Data for review:
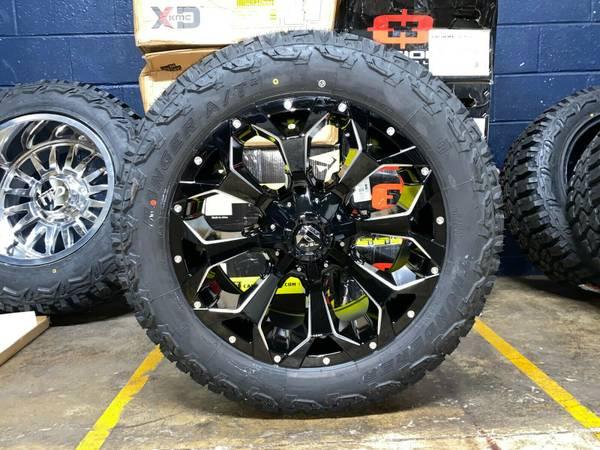 Photo 20x9 D576 Fuel Assault Black Wheels Rims 32quot AT Tires 5x5 Jeep Wrangle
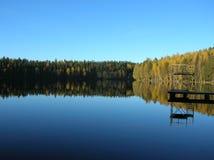 Een meer in Finland Stock Foto's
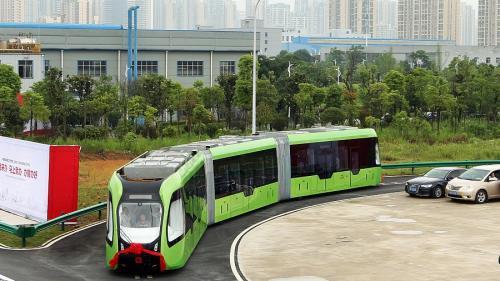 Primul tren inteligent, fără șine și conducător, lansat în China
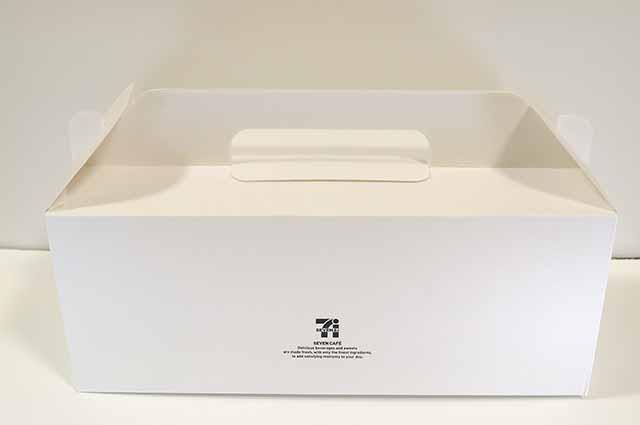 セブンイレブンのドーナツお持ち帰りの箱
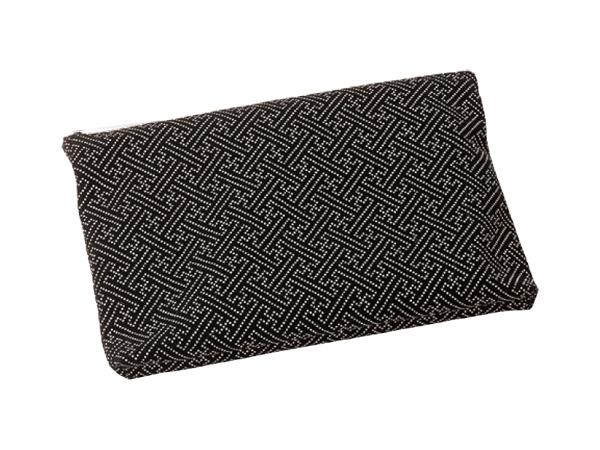 印伝調ファスナーバッグ[サヤ 黒](サイズは3種類)の写真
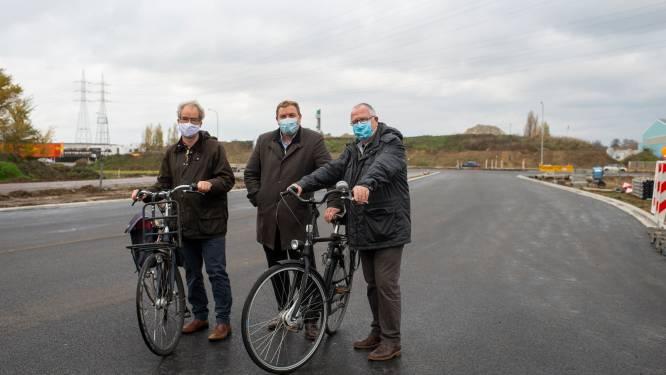 Schoten, Wijnegem en Deurne pleiten voor fietsbrug over Bischoppenhoflaan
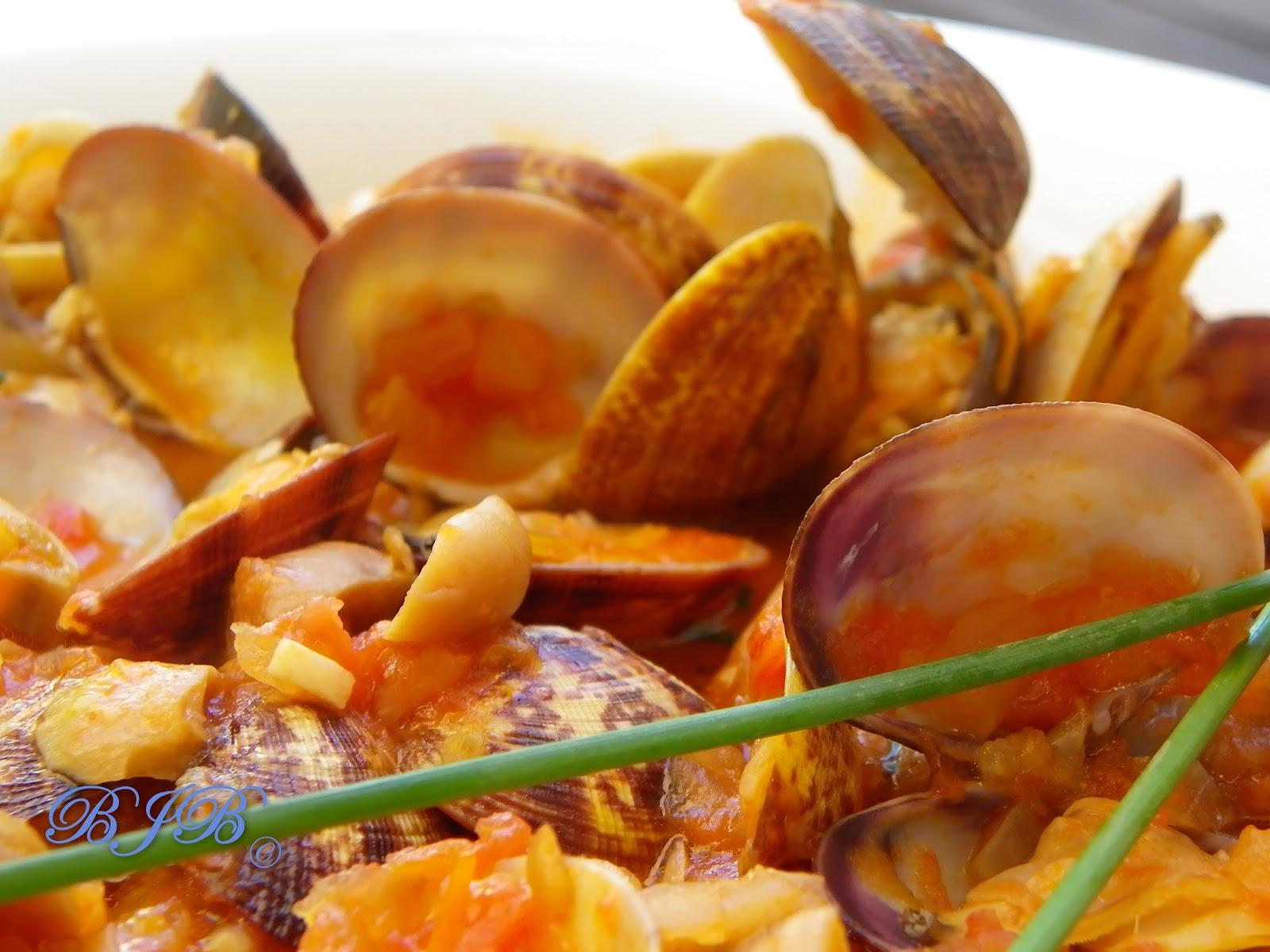 Comida afroantillana almejas en salsa marinera for Como preparar almejas en salsa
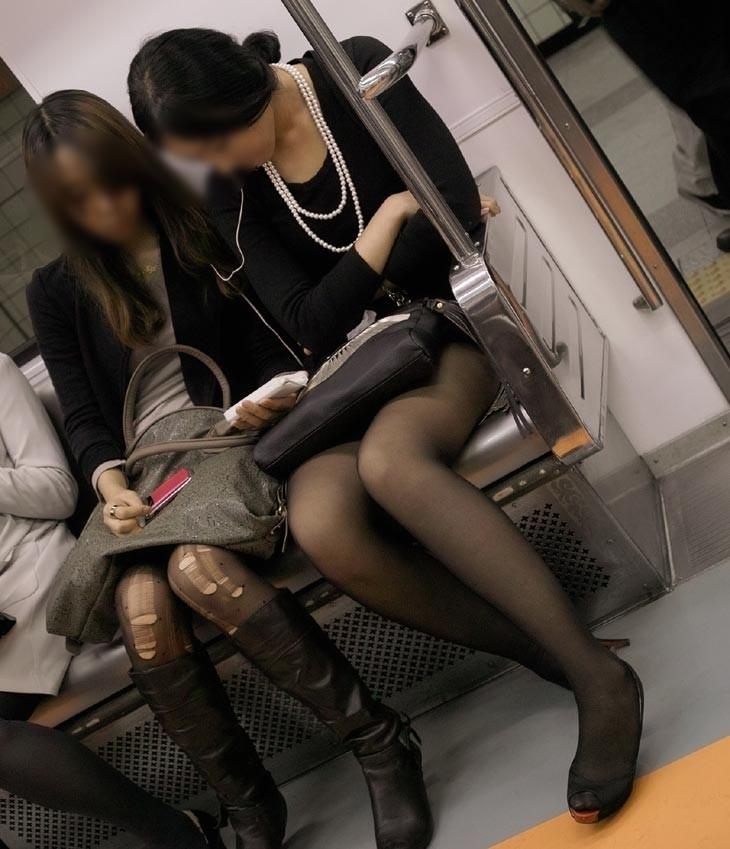 【裂けフェチエロ画像】伝線とかデニム破れとかw指摘したくなる服裂け女子www 02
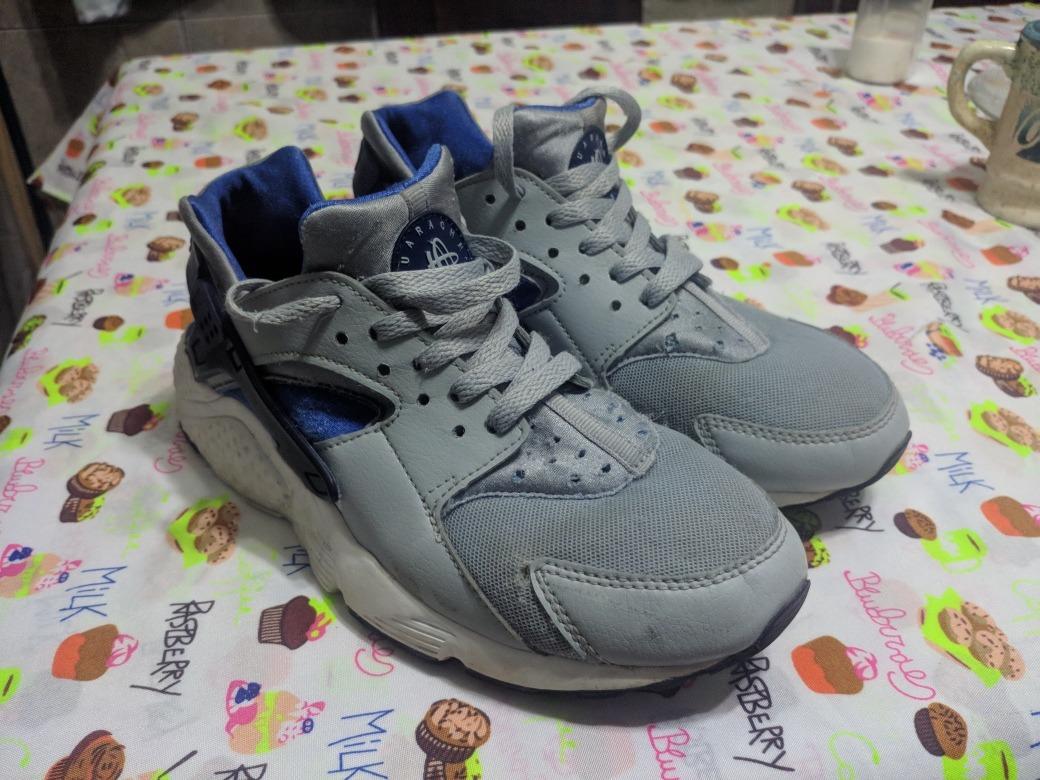 low priced 84aeb 9b4c3 Nike Huarache 39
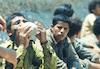 """קבוצת מחבלים ערבים נכנעים ליחידת צה""""ל אחרי שהסתננו לישראל מירדן – הספרייה הלאומית"""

Work to be completed:
Your copy should repeat each entry above exactly but contain no pictures.

Answer box:
 Photo 20x9 D576 Fuel Assault Black Wheels Rims 32quot AT Tires 5x5 Jeep Wrangle
 Een meer in Finland Stock Foto's
 Primul tren inteligent, fără șine și conducător, lansat în China
 セブンイレブンのドーナツお持ち帰りの箱
 印伝調ファスナーバッグ[サヤ 黒](サイズは3種類)の写真
 Schoten, Wijnegem en Deurne pleiten voor fietsbrug over Bischoppenhoflaan
 Comida afroantillana almejas en salsa marinera for Como preparar almejas en salsa
 【裂けフェチエロ画像】伝線とかデニム破れとかw指摘したくなる服裂け女子www 02
 low priced 84aeb 9b4c3 Nike Huarache 39
 """קבוצת מחבלים ערבים נכנעים ליחידת צה""""ל אחרי שהסתננו לישראל מירדן – הספרייה הלאומית"""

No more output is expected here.